Scientists at the Technical University of Munich (TUM) had a crazy idea: they wanted to develop a completely new material that went beyond the limits of previous possibilities. Inspired by natural zippers, they aim to construct functional nanostructures “to push the boundaries of man-made structures.”
In nature, zippers are used, for example, in our genetic information, which is encoded in two DNA strands, “zipped” together through a network of hydrogen bonds into a double helix structure. At present, nanoscientists are already able to arrange self-assembling molecular units in nanometric patterns .
Explore a new chemical group
In the current study, scientists from diverse disciplines and nationalities joined forces to explore a new feature in two-dimensional architectures using a chemical group called hydroxamic acid. They prepared a simple building block — a rod-like molecule with a hydroxamic acid group at each end — and inspected its assembly on atomically planar silver and gold surfaces.
“We used a battery of advanced microscopy tools addressing the single molecule, spectroscopic techniques looking at the molecular ensembles combined with theoretical modelling as pieces of evidence to provide some atomistic understanding,” explains Dr. Anthoula Papageorgiou from the TUM Department of Physics.
Their investigations shows that the molecular building block adapts its shape in the environment of the supporting surface and its neighboring molecules. This results in an unusual variety of supramolecular surface motifs. However, only a few of these motifs organize themselves into the favored 2-D crystals.
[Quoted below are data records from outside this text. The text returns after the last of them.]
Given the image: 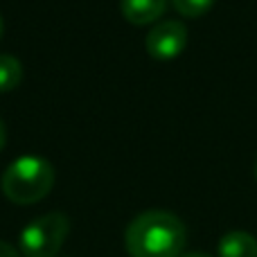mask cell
<instances>
[{
  "label": "cell",
  "mask_w": 257,
  "mask_h": 257,
  "mask_svg": "<svg viewBox=\"0 0 257 257\" xmlns=\"http://www.w3.org/2000/svg\"><path fill=\"white\" fill-rule=\"evenodd\" d=\"M185 244V223L167 210H147L124 230V246L131 257H181Z\"/></svg>",
  "instance_id": "obj_1"
},
{
  "label": "cell",
  "mask_w": 257,
  "mask_h": 257,
  "mask_svg": "<svg viewBox=\"0 0 257 257\" xmlns=\"http://www.w3.org/2000/svg\"><path fill=\"white\" fill-rule=\"evenodd\" d=\"M54 185V167L43 156H21L0 178L3 194L16 205H32L50 194Z\"/></svg>",
  "instance_id": "obj_2"
},
{
  "label": "cell",
  "mask_w": 257,
  "mask_h": 257,
  "mask_svg": "<svg viewBox=\"0 0 257 257\" xmlns=\"http://www.w3.org/2000/svg\"><path fill=\"white\" fill-rule=\"evenodd\" d=\"M70 232V219L63 212H50L27 223L21 232V253L25 257H57Z\"/></svg>",
  "instance_id": "obj_3"
},
{
  "label": "cell",
  "mask_w": 257,
  "mask_h": 257,
  "mask_svg": "<svg viewBox=\"0 0 257 257\" xmlns=\"http://www.w3.org/2000/svg\"><path fill=\"white\" fill-rule=\"evenodd\" d=\"M187 45V27L181 21H163L147 32L145 48L158 61L176 59Z\"/></svg>",
  "instance_id": "obj_4"
},
{
  "label": "cell",
  "mask_w": 257,
  "mask_h": 257,
  "mask_svg": "<svg viewBox=\"0 0 257 257\" xmlns=\"http://www.w3.org/2000/svg\"><path fill=\"white\" fill-rule=\"evenodd\" d=\"M167 9V0H120V12L131 25L156 23Z\"/></svg>",
  "instance_id": "obj_5"
},
{
  "label": "cell",
  "mask_w": 257,
  "mask_h": 257,
  "mask_svg": "<svg viewBox=\"0 0 257 257\" xmlns=\"http://www.w3.org/2000/svg\"><path fill=\"white\" fill-rule=\"evenodd\" d=\"M219 257H257V239L246 230H230L219 239Z\"/></svg>",
  "instance_id": "obj_6"
},
{
  "label": "cell",
  "mask_w": 257,
  "mask_h": 257,
  "mask_svg": "<svg viewBox=\"0 0 257 257\" xmlns=\"http://www.w3.org/2000/svg\"><path fill=\"white\" fill-rule=\"evenodd\" d=\"M23 79V66L12 54H0V93L18 88Z\"/></svg>",
  "instance_id": "obj_7"
},
{
  "label": "cell",
  "mask_w": 257,
  "mask_h": 257,
  "mask_svg": "<svg viewBox=\"0 0 257 257\" xmlns=\"http://www.w3.org/2000/svg\"><path fill=\"white\" fill-rule=\"evenodd\" d=\"M217 0H172L174 9L185 18H201L203 14H208L212 9V5Z\"/></svg>",
  "instance_id": "obj_8"
},
{
  "label": "cell",
  "mask_w": 257,
  "mask_h": 257,
  "mask_svg": "<svg viewBox=\"0 0 257 257\" xmlns=\"http://www.w3.org/2000/svg\"><path fill=\"white\" fill-rule=\"evenodd\" d=\"M0 257H21L16 248H14L12 244H7V241H0Z\"/></svg>",
  "instance_id": "obj_9"
},
{
  "label": "cell",
  "mask_w": 257,
  "mask_h": 257,
  "mask_svg": "<svg viewBox=\"0 0 257 257\" xmlns=\"http://www.w3.org/2000/svg\"><path fill=\"white\" fill-rule=\"evenodd\" d=\"M5 140H7V131H5V124H3V120H0V151H3V147H5Z\"/></svg>",
  "instance_id": "obj_10"
},
{
  "label": "cell",
  "mask_w": 257,
  "mask_h": 257,
  "mask_svg": "<svg viewBox=\"0 0 257 257\" xmlns=\"http://www.w3.org/2000/svg\"><path fill=\"white\" fill-rule=\"evenodd\" d=\"M181 257H210V255H205V253H187V255H181Z\"/></svg>",
  "instance_id": "obj_11"
},
{
  "label": "cell",
  "mask_w": 257,
  "mask_h": 257,
  "mask_svg": "<svg viewBox=\"0 0 257 257\" xmlns=\"http://www.w3.org/2000/svg\"><path fill=\"white\" fill-rule=\"evenodd\" d=\"M3 32H5V21H3V14H0V39H3Z\"/></svg>",
  "instance_id": "obj_12"
},
{
  "label": "cell",
  "mask_w": 257,
  "mask_h": 257,
  "mask_svg": "<svg viewBox=\"0 0 257 257\" xmlns=\"http://www.w3.org/2000/svg\"><path fill=\"white\" fill-rule=\"evenodd\" d=\"M255 178H257V160H255Z\"/></svg>",
  "instance_id": "obj_13"
}]
</instances>
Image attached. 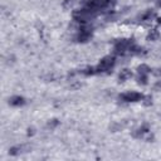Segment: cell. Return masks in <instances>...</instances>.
Segmentation results:
<instances>
[{
  "label": "cell",
  "mask_w": 161,
  "mask_h": 161,
  "mask_svg": "<svg viewBox=\"0 0 161 161\" xmlns=\"http://www.w3.org/2000/svg\"><path fill=\"white\" fill-rule=\"evenodd\" d=\"M135 39L133 38H122V39H117L113 44V52L117 55H127L130 54V49L131 47L135 44Z\"/></svg>",
  "instance_id": "cell-1"
},
{
  "label": "cell",
  "mask_w": 161,
  "mask_h": 161,
  "mask_svg": "<svg viewBox=\"0 0 161 161\" xmlns=\"http://www.w3.org/2000/svg\"><path fill=\"white\" fill-rule=\"evenodd\" d=\"M98 15V13H96L94 10H91L88 8H82L79 10H75L73 13V19L80 24H86L88 21H91L92 19H94L96 16Z\"/></svg>",
  "instance_id": "cell-2"
},
{
  "label": "cell",
  "mask_w": 161,
  "mask_h": 161,
  "mask_svg": "<svg viewBox=\"0 0 161 161\" xmlns=\"http://www.w3.org/2000/svg\"><path fill=\"white\" fill-rule=\"evenodd\" d=\"M114 65H116V58L113 55H106L96 65V72H97V74L109 73L113 69Z\"/></svg>",
  "instance_id": "cell-3"
},
{
  "label": "cell",
  "mask_w": 161,
  "mask_h": 161,
  "mask_svg": "<svg viewBox=\"0 0 161 161\" xmlns=\"http://www.w3.org/2000/svg\"><path fill=\"white\" fill-rule=\"evenodd\" d=\"M92 36H93V28L88 23L80 24L79 30H78V33L75 35V42H78V43H87V42H89L92 39Z\"/></svg>",
  "instance_id": "cell-4"
},
{
  "label": "cell",
  "mask_w": 161,
  "mask_h": 161,
  "mask_svg": "<svg viewBox=\"0 0 161 161\" xmlns=\"http://www.w3.org/2000/svg\"><path fill=\"white\" fill-rule=\"evenodd\" d=\"M152 72V69L147 64H140L137 67V74H136V80L140 86H146L148 83V75Z\"/></svg>",
  "instance_id": "cell-5"
},
{
  "label": "cell",
  "mask_w": 161,
  "mask_h": 161,
  "mask_svg": "<svg viewBox=\"0 0 161 161\" xmlns=\"http://www.w3.org/2000/svg\"><path fill=\"white\" fill-rule=\"evenodd\" d=\"M151 131H150V125L148 123H142L140 127H137L136 130L132 131V137L133 138H137V140H147V141H151L152 140V136H150Z\"/></svg>",
  "instance_id": "cell-6"
},
{
  "label": "cell",
  "mask_w": 161,
  "mask_h": 161,
  "mask_svg": "<svg viewBox=\"0 0 161 161\" xmlns=\"http://www.w3.org/2000/svg\"><path fill=\"white\" fill-rule=\"evenodd\" d=\"M143 94L140 92H135V91H130V92H125L121 93L118 96V99L125 102V103H135V102H140L142 101Z\"/></svg>",
  "instance_id": "cell-7"
},
{
  "label": "cell",
  "mask_w": 161,
  "mask_h": 161,
  "mask_svg": "<svg viewBox=\"0 0 161 161\" xmlns=\"http://www.w3.org/2000/svg\"><path fill=\"white\" fill-rule=\"evenodd\" d=\"M29 150H30V147L26 146V145H18V146H13L9 150V155L10 156H19L24 152H28Z\"/></svg>",
  "instance_id": "cell-8"
},
{
  "label": "cell",
  "mask_w": 161,
  "mask_h": 161,
  "mask_svg": "<svg viewBox=\"0 0 161 161\" xmlns=\"http://www.w3.org/2000/svg\"><path fill=\"white\" fill-rule=\"evenodd\" d=\"M26 103V99L23 96H13L9 98V104L13 107H21Z\"/></svg>",
  "instance_id": "cell-9"
},
{
  "label": "cell",
  "mask_w": 161,
  "mask_h": 161,
  "mask_svg": "<svg viewBox=\"0 0 161 161\" xmlns=\"http://www.w3.org/2000/svg\"><path fill=\"white\" fill-rule=\"evenodd\" d=\"M155 18H156V11L152 10V9H147L145 13H142V14L140 15V20L143 21V23L151 21V20H153Z\"/></svg>",
  "instance_id": "cell-10"
},
{
  "label": "cell",
  "mask_w": 161,
  "mask_h": 161,
  "mask_svg": "<svg viewBox=\"0 0 161 161\" xmlns=\"http://www.w3.org/2000/svg\"><path fill=\"white\" fill-rule=\"evenodd\" d=\"M131 77H132V72H131L130 69L125 68V69H122V70L119 72V74H118V82H119V83H123V82L128 80Z\"/></svg>",
  "instance_id": "cell-11"
},
{
  "label": "cell",
  "mask_w": 161,
  "mask_h": 161,
  "mask_svg": "<svg viewBox=\"0 0 161 161\" xmlns=\"http://www.w3.org/2000/svg\"><path fill=\"white\" fill-rule=\"evenodd\" d=\"M146 52H145V49L142 48V47H140V45H137L136 43L131 47V49H130V55H143Z\"/></svg>",
  "instance_id": "cell-12"
},
{
  "label": "cell",
  "mask_w": 161,
  "mask_h": 161,
  "mask_svg": "<svg viewBox=\"0 0 161 161\" xmlns=\"http://www.w3.org/2000/svg\"><path fill=\"white\" fill-rule=\"evenodd\" d=\"M147 40H150V42H156L158 38H160V31L156 29V28H153V29H151L150 31H148V34H147Z\"/></svg>",
  "instance_id": "cell-13"
},
{
  "label": "cell",
  "mask_w": 161,
  "mask_h": 161,
  "mask_svg": "<svg viewBox=\"0 0 161 161\" xmlns=\"http://www.w3.org/2000/svg\"><path fill=\"white\" fill-rule=\"evenodd\" d=\"M59 125V121L57 119V118H53V119H50L48 123H47V128H50V130H54L57 126Z\"/></svg>",
  "instance_id": "cell-14"
},
{
  "label": "cell",
  "mask_w": 161,
  "mask_h": 161,
  "mask_svg": "<svg viewBox=\"0 0 161 161\" xmlns=\"http://www.w3.org/2000/svg\"><path fill=\"white\" fill-rule=\"evenodd\" d=\"M141 102H142L146 107H148V106L152 104V97H151V96H143V98H142Z\"/></svg>",
  "instance_id": "cell-15"
},
{
  "label": "cell",
  "mask_w": 161,
  "mask_h": 161,
  "mask_svg": "<svg viewBox=\"0 0 161 161\" xmlns=\"http://www.w3.org/2000/svg\"><path fill=\"white\" fill-rule=\"evenodd\" d=\"M73 3H74V0H64L63 1V8L64 9H69L73 5Z\"/></svg>",
  "instance_id": "cell-16"
},
{
  "label": "cell",
  "mask_w": 161,
  "mask_h": 161,
  "mask_svg": "<svg viewBox=\"0 0 161 161\" xmlns=\"http://www.w3.org/2000/svg\"><path fill=\"white\" fill-rule=\"evenodd\" d=\"M153 88H155L156 91H161V79L156 82V84H155V87H153Z\"/></svg>",
  "instance_id": "cell-17"
},
{
  "label": "cell",
  "mask_w": 161,
  "mask_h": 161,
  "mask_svg": "<svg viewBox=\"0 0 161 161\" xmlns=\"http://www.w3.org/2000/svg\"><path fill=\"white\" fill-rule=\"evenodd\" d=\"M34 133H35V128H34V127H31V128L29 127V128H28V136H33Z\"/></svg>",
  "instance_id": "cell-18"
},
{
  "label": "cell",
  "mask_w": 161,
  "mask_h": 161,
  "mask_svg": "<svg viewBox=\"0 0 161 161\" xmlns=\"http://www.w3.org/2000/svg\"><path fill=\"white\" fill-rule=\"evenodd\" d=\"M156 6L157 8H161V0H156Z\"/></svg>",
  "instance_id": "cell-19"
},
{
  "label": "cell",
  "mask_w": 161,
  "mask_h": 161,
  "mask_svg": "<svg viewBox=\"0 0 161 161\" xmlns=\"http://www.w3.org/2000/svg\"><path fill=\"white\" fill-rule=\"evenodd\" d=\"M157 23H158V24H161V18H157Z\"/></svg>",
  "instance_id": "cell-20"
}]
</instances>
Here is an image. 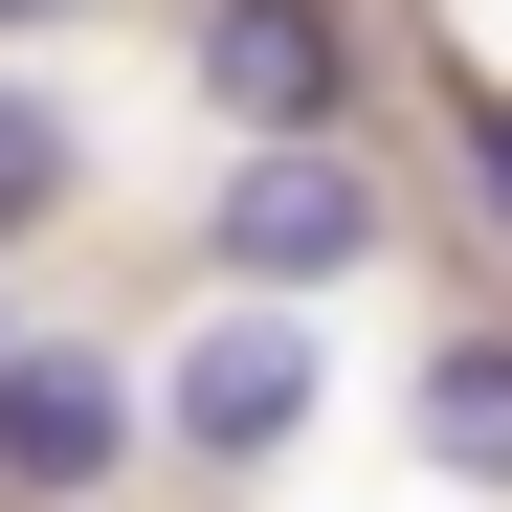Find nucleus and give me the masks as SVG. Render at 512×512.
I'll return each instance as SVG.
<instances>
[{
  "instance_id": "obj_1",
  "label": "nucleus",
  "mask_w": 512,
  "mask_h": 512,
  "mask_svg": "<svg viewBox=\"0 0 512 512\" xmlns=\"http://www.w3.org/2000/svg\"><path fill=\"white\" fill-rule=\"evenodd\" d=\"M201 245H223L245 290H334V268H379V179H357V134H245Z\"/></svg>"
},
{
  "instance_id": "obj_2",
  "label": "nucleus",
  "mask_w": 512,
  "mask_h": 512,
  "mask_svg": "<svg viewBox=\"0 0 512 512\" xmlns=\"http://www.w3.org/2000/svg\"><path fill=\"white\" fill-rule=\"evenodd\" d=\"M201 112H245V134H357V0H201Z\"/></svg>"
},
{
  "instance_id": "obj_3",
  "label": "nucleus",
  "mask_w": 512,
  "mask_h": 512,
  "mask_svg": "<svg viewBox=\"0 0 512 512\" xmlns=\"http://www.w3.org/2000/svg\"><path fill=\"white\" fill-rule=\"evenodd\" d=\"M112 468H134V379L112 357H67V334L0 357V490H23V512H90Z\"/></svg>"
},
{
  "instance_id": "obj_4",
  "label": "nucleus",
  "mask_w": 512,
  "mask_h": 512,
  "mask_svg": "<svg viewBox=\"0 0 512 512\" xmlns=\"http://www.w3.org/2000/svg\"><path fill=\"white\" fill-rule=\"evenodd\" d=\"M290 423H312V334H290L268 290H245V312L201 334V357H179V446H201V468H268Z\"/></svg>"
},
{
  "instance_id": "obj_5",
  "label": "nucleus",
  "mask_w": 512,
  "mask_h": 512,
  "mask_svg": "<svg viewBox=\"0 0 512 512\" xmlns=\"http://www.w3.org/2000/svg\"><path fill=\"white\" fill-rule=\"evenodd\" d=\"M423 446L512 490V334H423Z\"/></svg>"
},
{
  "instance_id": "obj_6",
  "label": "nucleus",
  "mask_w": 512,
  "mask_h": 512,
  "mask_svg": "<svg viewBox=\"0 0 512 512\" xmlns=\"http://www.w3.org/2000/svg\"><path fill=\"white\" fill-rule=\"evenodd\" d=\"M45 201H67V112H45V90H0V245H23Z\"/></svg>"
},
{
  "instance_id": "obj_7",
  "label": "nucleus",
  "mask_w": 512,
  "mask_h": 512,
  "mask_svg": "<svg viewBox=\"0 0 512 512\" xmlns=\"http://www.w3.org/2000/svg\"><path fill=\"white\" fill-rule=\"evenodd\" d=\"M446 156H468V179H490V223H512V112H446Z\"/></svg>"
},
{
  "instance_id": "obj_8",
  "label": "nucleus",
  "mask_w": 512,
  "mask_h": 512,
  "mask_svg": "<svg viewBox=\"0 0 512 512\" xmlns=\"http://www.w3.org/2000/svg\"><path fill=\"white\" fill-rule=\"evenodd\" d=\"M0 23H67V0H0Z\"/></svg>"
},
{
  "instance_id": "obj_9",
  "label": "nucleus",
  "mask_w": 512,
  "mask_h": 512,
  "mask_svg": "<svg viewBox=\"0 0 512 512\" xmlns=\"http://www.w3.org/2000/svg\"><path fill=\"white\" fill-rule=\"evenodd\" d=\"M0 357H23V334H0Z\"/></svg>"
}]
</instances>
Among them, an unparalleled network emerged, the pattern of which is reminiscent of images of sliced lemon, snowflakes, or rosettes. They have three differently sized pores that are able to take up small gas molecules, such as carbon monoxide, or small proteins, such as insulin. The inner walls of the obtained nanostructure offer sites that can also direct molecules. This is a milestone in the tessellations achieved by molecular nanostructures and the number of different pores expressed in crystalline 2-D networks.
“There are many exciting opportunities and questions arising,” says Anthoula Papageorgiou. “We plan to study the templating capabilities provided by the network pores. We can imagine complex arrays of differently sized nano-objects and rotors. Our ongoing work focuses into stabilizing and functionalizing further such networks.”
With the capability to orient and anchor reversibly molecules, the researches envisage the pores acting as nanoreactors and applications in the fine chemical or pharma industries in the future.